## EXTRACT
▬▬▬▬▬▬
In addition, the annex “Thermal Protection and Water Vapor Diffusion” defines the threshold values of thermal envelope parameters, including the heat transfer coefficient (U), water vapor diffusion, the occurrence of surface condensation, and the thermal protection properties of external elements during the summer period. The regulation specifically prescribes the maximum permissible heat transfer coefficients for existing buildings, as presented in Table 5.

It is also important to emphasize another requirement from the Rulebook on the Conditions, Content, and Procedure for Issuing Certificates on the Energy Performance of Buildings [32]: existing buildings undergoing reconstruction, extension, renovation, adaptation, rehabilitation, or energy retrofitting must achieve an improvement of at least one energy class.

5. Seismic Analysis and Retrofitting of Existing Masonry Buildings

The two most common types of unreinforced masonry buildings in the city of Niš, Republic of Serbia (Figure 2 and Figure 3), were analyzed in terms of seismic demands.

The analyses were performed using the finite element method (FEM) and commercial software “Radimpex Tower 8.5”. The masonry walls and slabs were modeled with shell elements (Figure 8). The foundation of the structure was not the subject of this case study analysis, where it is assumed that the building is fixed at the foundation level, which is a common assumption in the seismic analysis of buildings. Therefore, appropriate line supports on the walls at the foundation level were defined in the numerical model, constraining the translation degrees of freedom (Figure 8).
▬▬▬▬▬▬
## DATA BLOCK
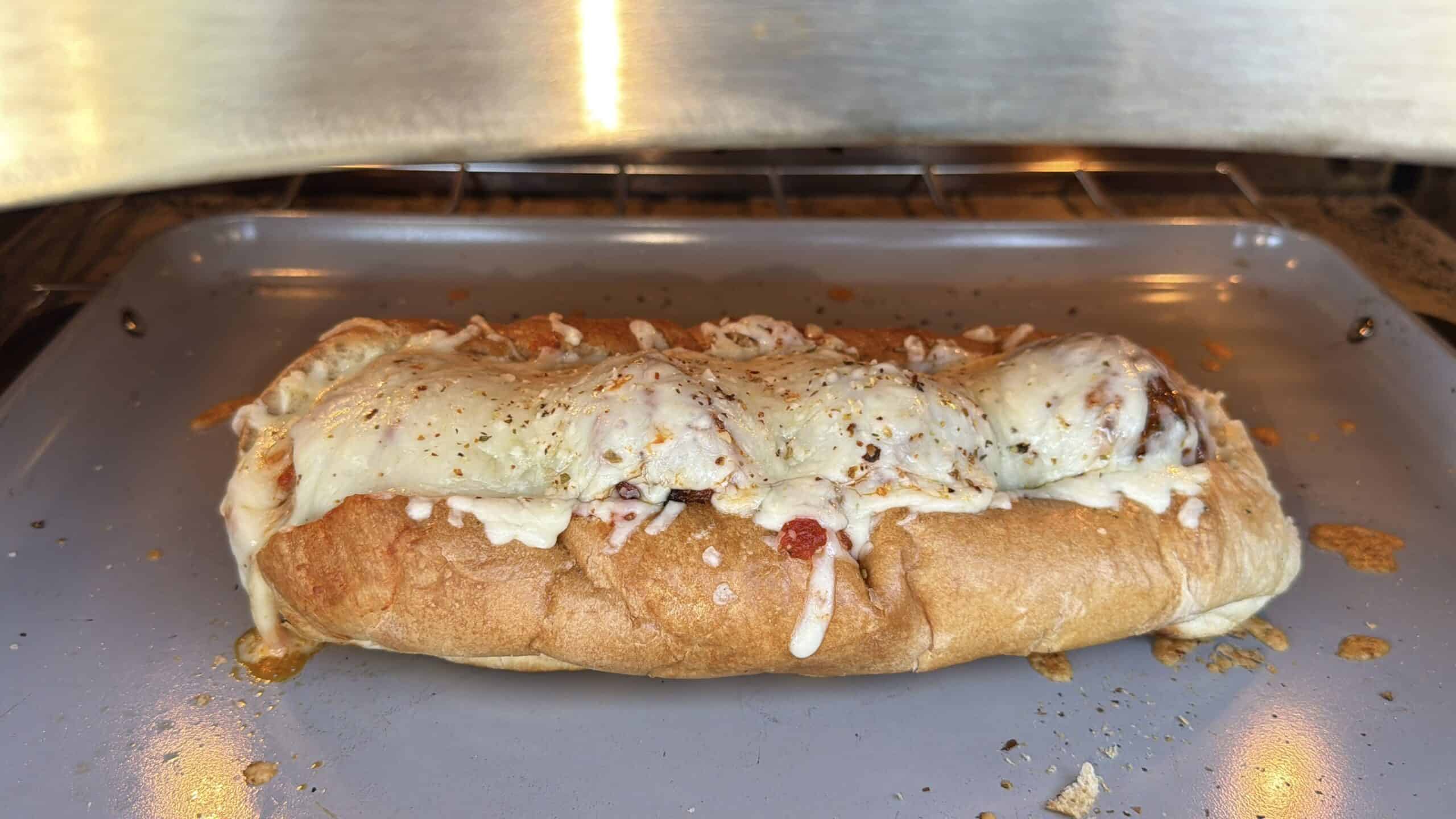 A toasted sub sandwich on a baking tray in the oven, topped with melted mozzarella cheese, tomato sauce, and sprinkled herbs.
▬▬▬▬▬▬
## ASSIGNED TASK 1
The masonry retrofitting text names several kinds of work that, when carried out on an existing building, require it to improve by at least one energy class. List all of them.
## ASSIGNED TASK 2
Resume the text on seismic analysis of masonry buildings in Niš, starting right after its last sentence.

## RESPONSE AREA 1
Reconstruction, extension, renovation, adaptation, rehabilitation, and energy retrofitting.

## RESPONSE AREA 2
Considering the experimentally obtained normalized mean compressive strength of the clay masonry units of group 1 f_b = 10 MPa, and the estimated value of the compressive strength of the mortar in the basement and on the ground floor f_m = 2.50 MPa, and on other floors f_m = 1.00 MPa, the characteristic compressive strengths of the masonry are [24,33] as follows:

f_k = K f_b^0.70 f_m^0.30 = 0.55·10^0.70 · 2.50^0.30 = 3.629 MPa (basement and ground floor),

(1)

f_k = K f_b^0.70 f_m^0.30 = 0.55 · 10^0.70 · 1.00^0.30 = 2.757 MPa (other floors).

(2)

The short-term secant modulus of elasticity of masonry walls is [24,33]

E = K_E f_k = 1000 · 3.629 = 3629 MPa (basement and ground floor),

(3)

E = K_E f_k = 1000 · 2.757 = 2757 MPa (other floors).

(4)

The masonry walls and reinforced concrete slabs have been modeled with linear elastic material models. For the masonry walls’ moduli of elasticity, Equations (3) and (4) were applied, while the standard modulus of elasticity of concrete class C20/25 of 30 GPa was used [28].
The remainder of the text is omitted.